Scheitern ist nicht ausgeschlossen...Muss ich mir mal noch in Ruhe alles durch n Kopf gehen lassen.


----------



## Tischgrill (26. April 2017)

B-Strecke: MTB-Marathon
A-Strecke: Extremsport

Ich bleibe lieber beim MTB-Marathon


----------



## Bindsteinracer (26. April 2017)

Ich nehms als Kompliment!!!Aber noch is nix fest,vor der A Strecke hab ich schon übelst Respekt


----------



## MB-Biker (27. April 2017)

Als echter Marathonisti muss man sich an A-Strecke bei der Trophy probieren. Ein geiles Rennen, dass das allerletzte Körnchen abverlangt. Die Zieleinfahrt ist unbeschreiblich geil.


----------



## naishy (30. April 2017)

MB-Biker schrieb:


> Als echter Marathonisti muss man sich an A-Strecke bei der Trophy probieren. Ein geiles Rennen, dass das allerletzte Körnchen abverlangt. Die Zieleinfahrt ist unbeschreiblich geil.



Da kann ich mich nur anschliessen.

Daten zu räumlichen Beziehungen:

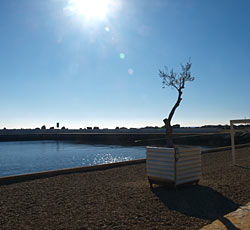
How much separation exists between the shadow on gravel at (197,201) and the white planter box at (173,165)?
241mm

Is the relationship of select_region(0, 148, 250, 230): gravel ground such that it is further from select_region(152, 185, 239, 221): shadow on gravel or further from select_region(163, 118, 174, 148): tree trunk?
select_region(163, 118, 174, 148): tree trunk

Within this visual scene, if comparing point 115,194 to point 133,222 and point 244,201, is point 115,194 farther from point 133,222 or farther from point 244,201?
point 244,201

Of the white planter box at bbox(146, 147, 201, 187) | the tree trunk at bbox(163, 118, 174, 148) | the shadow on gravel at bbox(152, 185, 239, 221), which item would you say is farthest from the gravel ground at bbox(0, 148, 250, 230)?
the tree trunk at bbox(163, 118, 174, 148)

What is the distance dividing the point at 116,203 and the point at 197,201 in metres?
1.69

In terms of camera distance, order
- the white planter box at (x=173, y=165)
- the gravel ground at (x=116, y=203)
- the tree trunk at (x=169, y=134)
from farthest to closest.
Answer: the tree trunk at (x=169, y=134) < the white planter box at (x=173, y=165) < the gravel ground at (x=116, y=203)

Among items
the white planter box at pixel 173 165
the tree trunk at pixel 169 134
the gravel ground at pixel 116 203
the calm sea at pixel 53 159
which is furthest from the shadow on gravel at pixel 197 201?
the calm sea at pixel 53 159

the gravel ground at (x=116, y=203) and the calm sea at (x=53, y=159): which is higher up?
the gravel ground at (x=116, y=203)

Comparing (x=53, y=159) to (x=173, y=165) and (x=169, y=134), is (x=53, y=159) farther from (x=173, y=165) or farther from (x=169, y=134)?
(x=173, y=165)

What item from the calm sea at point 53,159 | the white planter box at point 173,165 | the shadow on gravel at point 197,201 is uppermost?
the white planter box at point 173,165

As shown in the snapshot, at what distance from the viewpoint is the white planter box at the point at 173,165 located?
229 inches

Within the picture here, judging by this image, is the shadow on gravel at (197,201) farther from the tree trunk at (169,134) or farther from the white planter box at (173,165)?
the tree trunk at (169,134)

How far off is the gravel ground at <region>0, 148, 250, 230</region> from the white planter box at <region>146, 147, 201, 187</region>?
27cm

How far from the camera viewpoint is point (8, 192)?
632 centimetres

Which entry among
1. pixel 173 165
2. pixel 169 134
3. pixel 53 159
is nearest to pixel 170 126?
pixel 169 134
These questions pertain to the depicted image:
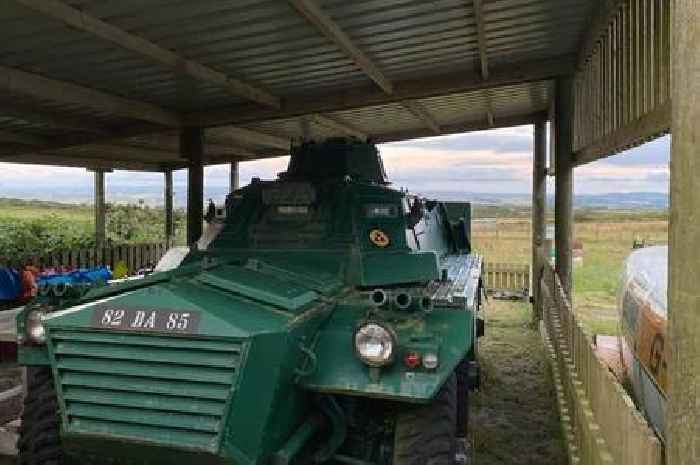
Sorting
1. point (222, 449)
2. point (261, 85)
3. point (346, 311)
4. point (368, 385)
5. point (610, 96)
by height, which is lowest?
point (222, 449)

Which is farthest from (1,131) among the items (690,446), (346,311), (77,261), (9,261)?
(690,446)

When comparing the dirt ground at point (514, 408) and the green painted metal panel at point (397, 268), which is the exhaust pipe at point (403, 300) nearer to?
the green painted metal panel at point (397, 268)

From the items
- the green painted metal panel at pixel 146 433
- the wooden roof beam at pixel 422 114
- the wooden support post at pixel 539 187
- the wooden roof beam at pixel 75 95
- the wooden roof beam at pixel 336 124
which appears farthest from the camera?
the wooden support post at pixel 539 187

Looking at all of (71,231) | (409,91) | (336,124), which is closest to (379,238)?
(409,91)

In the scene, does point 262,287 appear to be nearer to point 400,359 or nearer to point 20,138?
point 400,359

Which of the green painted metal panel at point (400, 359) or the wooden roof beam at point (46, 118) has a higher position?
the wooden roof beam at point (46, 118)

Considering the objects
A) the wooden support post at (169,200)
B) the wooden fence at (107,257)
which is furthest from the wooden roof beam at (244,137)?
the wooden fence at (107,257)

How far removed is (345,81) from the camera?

- **Aufgabenstellung**
Übertrage den Satz „Die Zieleinfahrt ist unbeschreiblich geil.“ aus dem Lesetext ins Englische. Die Zeilen sind eigenständiges Material und haben mit dem Lesetext nichts zu tun.

- **Richtige Lösung**
Riding into the finish is indescribably awesome.